Als Leo­pold 1942 starb, ver­brei­te­te sich die Nach­richt, dass ein Hei­li­ger gestor­ben sei – jeder soll sofort gewusst haben, wer gemeint war. Wie das heu­te in sei­nem Geburts­ort Her­ceg Novi, einer klei­nen Stadt an der Bucht von Kotor, aus­sieht, sei schwer zu sagen, meint Ton­sa­ti. „Älte­re Gene­ra­tio­nen, egal wel­cher Reli­gi­on sie ange­hör­ten, wuss­ten, dass in ihrer Stadt ein Hei­li­ger gebo­ren wur­de“, sagt er. Heu­te sei das etwas anders. In Kotor gebe es auf rela­tiv klei­nem Raum so vie­le Hei­li­ge und Seli­ge, dass die Stadt zu Recht „Bucht der Hei­li­gen“ genannt wer­de.
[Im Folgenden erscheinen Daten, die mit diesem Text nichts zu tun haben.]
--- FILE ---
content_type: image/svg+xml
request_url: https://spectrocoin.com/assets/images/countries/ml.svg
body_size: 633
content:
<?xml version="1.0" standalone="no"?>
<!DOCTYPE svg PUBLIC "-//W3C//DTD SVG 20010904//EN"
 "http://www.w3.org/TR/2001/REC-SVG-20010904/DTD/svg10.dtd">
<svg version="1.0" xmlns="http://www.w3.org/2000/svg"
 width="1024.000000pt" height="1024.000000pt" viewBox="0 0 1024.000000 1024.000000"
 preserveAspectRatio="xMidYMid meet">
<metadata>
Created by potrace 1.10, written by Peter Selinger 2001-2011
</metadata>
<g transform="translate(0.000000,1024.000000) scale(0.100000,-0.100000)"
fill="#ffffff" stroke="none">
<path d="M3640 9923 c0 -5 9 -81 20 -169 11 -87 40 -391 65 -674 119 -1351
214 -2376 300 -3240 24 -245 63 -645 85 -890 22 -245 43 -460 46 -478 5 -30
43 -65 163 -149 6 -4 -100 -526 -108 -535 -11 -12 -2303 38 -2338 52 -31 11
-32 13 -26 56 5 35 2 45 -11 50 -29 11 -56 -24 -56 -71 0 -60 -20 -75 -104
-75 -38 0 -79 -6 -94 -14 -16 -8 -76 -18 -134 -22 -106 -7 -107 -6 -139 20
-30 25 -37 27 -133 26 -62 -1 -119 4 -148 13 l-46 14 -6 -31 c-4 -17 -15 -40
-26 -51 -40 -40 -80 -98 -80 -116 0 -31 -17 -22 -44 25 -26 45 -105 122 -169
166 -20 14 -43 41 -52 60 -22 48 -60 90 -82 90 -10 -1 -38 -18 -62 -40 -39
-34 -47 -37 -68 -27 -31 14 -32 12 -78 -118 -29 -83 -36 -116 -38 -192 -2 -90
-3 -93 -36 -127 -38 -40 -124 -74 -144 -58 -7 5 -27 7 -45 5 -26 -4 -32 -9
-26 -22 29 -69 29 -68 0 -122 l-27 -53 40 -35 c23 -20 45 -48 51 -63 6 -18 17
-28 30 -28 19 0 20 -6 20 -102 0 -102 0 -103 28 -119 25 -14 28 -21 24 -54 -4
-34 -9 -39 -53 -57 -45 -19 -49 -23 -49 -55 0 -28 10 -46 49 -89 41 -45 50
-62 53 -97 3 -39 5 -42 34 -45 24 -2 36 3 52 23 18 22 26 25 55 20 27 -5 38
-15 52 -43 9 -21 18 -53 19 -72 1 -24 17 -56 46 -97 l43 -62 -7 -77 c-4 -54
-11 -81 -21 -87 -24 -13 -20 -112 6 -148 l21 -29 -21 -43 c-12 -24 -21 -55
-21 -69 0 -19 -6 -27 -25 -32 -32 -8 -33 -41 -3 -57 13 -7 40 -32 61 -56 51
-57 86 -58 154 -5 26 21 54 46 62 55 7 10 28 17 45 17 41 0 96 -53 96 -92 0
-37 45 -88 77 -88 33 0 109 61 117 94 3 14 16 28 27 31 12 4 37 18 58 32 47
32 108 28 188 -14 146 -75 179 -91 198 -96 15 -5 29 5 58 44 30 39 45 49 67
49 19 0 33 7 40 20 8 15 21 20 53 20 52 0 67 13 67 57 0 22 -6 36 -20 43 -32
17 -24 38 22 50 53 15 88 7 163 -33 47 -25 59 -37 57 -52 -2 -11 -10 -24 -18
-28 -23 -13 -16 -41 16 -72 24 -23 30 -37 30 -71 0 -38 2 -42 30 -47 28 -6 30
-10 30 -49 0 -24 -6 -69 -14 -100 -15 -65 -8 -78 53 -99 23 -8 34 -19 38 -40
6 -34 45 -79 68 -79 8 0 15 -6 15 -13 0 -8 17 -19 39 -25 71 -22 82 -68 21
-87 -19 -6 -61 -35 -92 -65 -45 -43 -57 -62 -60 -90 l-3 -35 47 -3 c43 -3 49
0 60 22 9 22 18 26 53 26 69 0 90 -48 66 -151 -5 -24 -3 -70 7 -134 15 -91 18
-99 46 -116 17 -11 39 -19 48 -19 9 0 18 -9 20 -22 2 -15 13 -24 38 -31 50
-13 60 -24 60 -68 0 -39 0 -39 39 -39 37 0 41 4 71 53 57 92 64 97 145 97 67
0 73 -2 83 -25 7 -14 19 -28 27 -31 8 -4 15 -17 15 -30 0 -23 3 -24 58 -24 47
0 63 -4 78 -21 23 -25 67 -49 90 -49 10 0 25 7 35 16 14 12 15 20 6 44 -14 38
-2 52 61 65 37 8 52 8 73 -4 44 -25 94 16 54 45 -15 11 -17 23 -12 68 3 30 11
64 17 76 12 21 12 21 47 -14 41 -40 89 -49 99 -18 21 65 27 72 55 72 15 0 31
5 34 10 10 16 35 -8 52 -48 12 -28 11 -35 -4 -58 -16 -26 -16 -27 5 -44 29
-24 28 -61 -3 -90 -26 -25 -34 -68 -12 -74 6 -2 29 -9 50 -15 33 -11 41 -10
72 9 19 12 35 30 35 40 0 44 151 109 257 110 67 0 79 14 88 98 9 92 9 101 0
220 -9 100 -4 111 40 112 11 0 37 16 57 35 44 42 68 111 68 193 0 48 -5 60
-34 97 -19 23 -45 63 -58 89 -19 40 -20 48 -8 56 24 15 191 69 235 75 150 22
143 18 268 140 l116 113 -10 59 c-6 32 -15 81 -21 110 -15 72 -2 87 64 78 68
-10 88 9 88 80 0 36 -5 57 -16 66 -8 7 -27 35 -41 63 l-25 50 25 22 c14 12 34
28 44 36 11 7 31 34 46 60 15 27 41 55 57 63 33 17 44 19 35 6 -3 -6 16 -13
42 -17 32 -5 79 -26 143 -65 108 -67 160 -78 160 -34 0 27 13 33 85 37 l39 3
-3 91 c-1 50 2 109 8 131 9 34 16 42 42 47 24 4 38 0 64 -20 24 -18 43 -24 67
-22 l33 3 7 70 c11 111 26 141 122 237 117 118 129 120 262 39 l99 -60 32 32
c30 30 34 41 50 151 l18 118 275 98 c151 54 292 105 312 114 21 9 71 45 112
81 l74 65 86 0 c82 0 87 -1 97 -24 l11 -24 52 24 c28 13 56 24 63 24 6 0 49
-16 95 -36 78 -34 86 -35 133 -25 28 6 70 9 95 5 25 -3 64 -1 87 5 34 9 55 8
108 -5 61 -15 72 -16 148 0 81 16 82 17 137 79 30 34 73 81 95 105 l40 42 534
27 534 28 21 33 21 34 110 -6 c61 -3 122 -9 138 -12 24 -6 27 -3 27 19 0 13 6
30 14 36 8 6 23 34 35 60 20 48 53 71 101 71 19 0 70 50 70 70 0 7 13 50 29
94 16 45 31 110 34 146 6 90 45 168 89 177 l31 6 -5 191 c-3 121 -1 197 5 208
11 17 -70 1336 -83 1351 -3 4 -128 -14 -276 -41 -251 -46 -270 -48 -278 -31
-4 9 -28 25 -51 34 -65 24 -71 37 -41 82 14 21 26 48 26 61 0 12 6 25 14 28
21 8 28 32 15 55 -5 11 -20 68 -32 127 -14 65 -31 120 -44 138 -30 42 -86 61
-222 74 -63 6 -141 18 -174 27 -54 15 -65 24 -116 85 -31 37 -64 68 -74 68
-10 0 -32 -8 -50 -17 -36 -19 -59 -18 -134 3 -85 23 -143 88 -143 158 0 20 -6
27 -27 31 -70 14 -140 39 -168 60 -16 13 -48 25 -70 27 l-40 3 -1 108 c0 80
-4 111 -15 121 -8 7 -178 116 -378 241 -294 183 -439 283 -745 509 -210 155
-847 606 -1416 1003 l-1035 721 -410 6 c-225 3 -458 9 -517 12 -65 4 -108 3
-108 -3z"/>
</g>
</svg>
Neben dem Kapu­zi­ner sind auch Hei­li­ge wie Tri­pun, des­sen Reli­qui­en aus Kon­stan­ti­no­pel nach Kotor gebracht wur­den oder Seli­ge wie den Augus­ti­ner­mönch Gra­ti­an oder die Domi­ni­ka­ne­rin Oza­na von Kotor mit der Stadt verbunden.

Der klei­ne Kapu­zi­ner woll­te nie „groß“ sein, er woll­te in die­ser Welt unbe­merkt bleiben

Auch wenn die katho­li­sche Kir­che in Kroa­ti­en ihren 1983 von Johan­nes Paul II. hei­lig­ge­spro­che­nen Kapu­zi­ner nicht ver­ges­sen hat, so scheint man doch mehr den seli­gen Kar­di­nal Aloy­si­us Ste­pinac in den Vor­der­grund stel­len zu wol­len. An sei­ner Per­son schei­den sich jedoch die Geis­ter, das Hei­lig­spre­chungs­ver­fah­ren ruht der­zeit. Papst Fran­zis­kus hat­te eine Kom­mis­si­on aus ser­bi­schen und kroa­ti­schen His­to­ri­kern sowie Ver­tre­tern der katho­li­schen und ser­bisch-ortho­do­xen Kir­che ein­be­ru­fen, die 2017 zu dem Schluss kam, dass im Fall Ste­pinac „die vor­herr­schen­den Inter­pre­ta­tio­nen der katho­li­schen Kroa­ten und der ortho­do­xen Ser­ben nach wie vor unter­schied­lich sind“. Ton­sa­ti ver­steht zwar die Not­wen­dig­keit, Vor­ur­tei­le über den seli­gen Kar­di­nal zu über­win­den, aber es scheint, dass Ste­pinac der ein­zi­ge Bezugs­punkt ist, obwohl es „wirk­lich tie­fe und inspi­rie­ren­de Gedan­ken von so vie­len ande­ren Hei­li­gen gibt“ – wie die des barm­her­zi­gen Kapu­zi­ners Leopold.

Den­noch erfreut sich der Hei­li­ge Leo­pold Man­dic in der klei­nen Kir­che des ehe­ma­li­gen Kapu­zi­ner­klos­ters in Her­ceg Novi, die ihm geweiht ist, einer stän­di­gen, wenn auch beschei­de­nen Ver­eh­rung. Das ist nicht ver­wun­der­lich, denn die Zahl der Katho­li­ken in Her­ceg Novi ist heu­te sehr gering. Auch im öffent­li­chen Raum gibt es wenig, was den neu­gie­ri­gen Pil­ger auf Leo­pold auf­merk­sam macht, abge­se­hen von einem klei­nen Park, den die Diö­ze­se der Stadt schenk­te. Die­ser trägt den Namen des Hei­li­gen und hat einen eher beschei­de­nen Cha­rak­ter. „Auch in Bezug auf die katho­li­sche Kul­tur und die Ver­gan­gen­heit hat es in den letz­ten Jahr­zehn­ten star­ke Ten­den­zen gege­ben, die Erin­ne­rung zu unter­drü­cken“, betont Ton­sa­ti. Aus kul­tu­rel­ler Sicht hält er das für eine gro­ße Unge­rech­tig­keit gegen­über dem Hei­li­gen. Als gläu­bi­ger Christ sieht er dar­in aber kei­nen Wider­spruch: Denn der klei­ne Kapu­zi­ner Leo­pold Man­dic woll­te nie „groß“ sein, er woll­te in die­ser Welt unbe­merkt blei­ben – und so Gro­ßes vollbringen.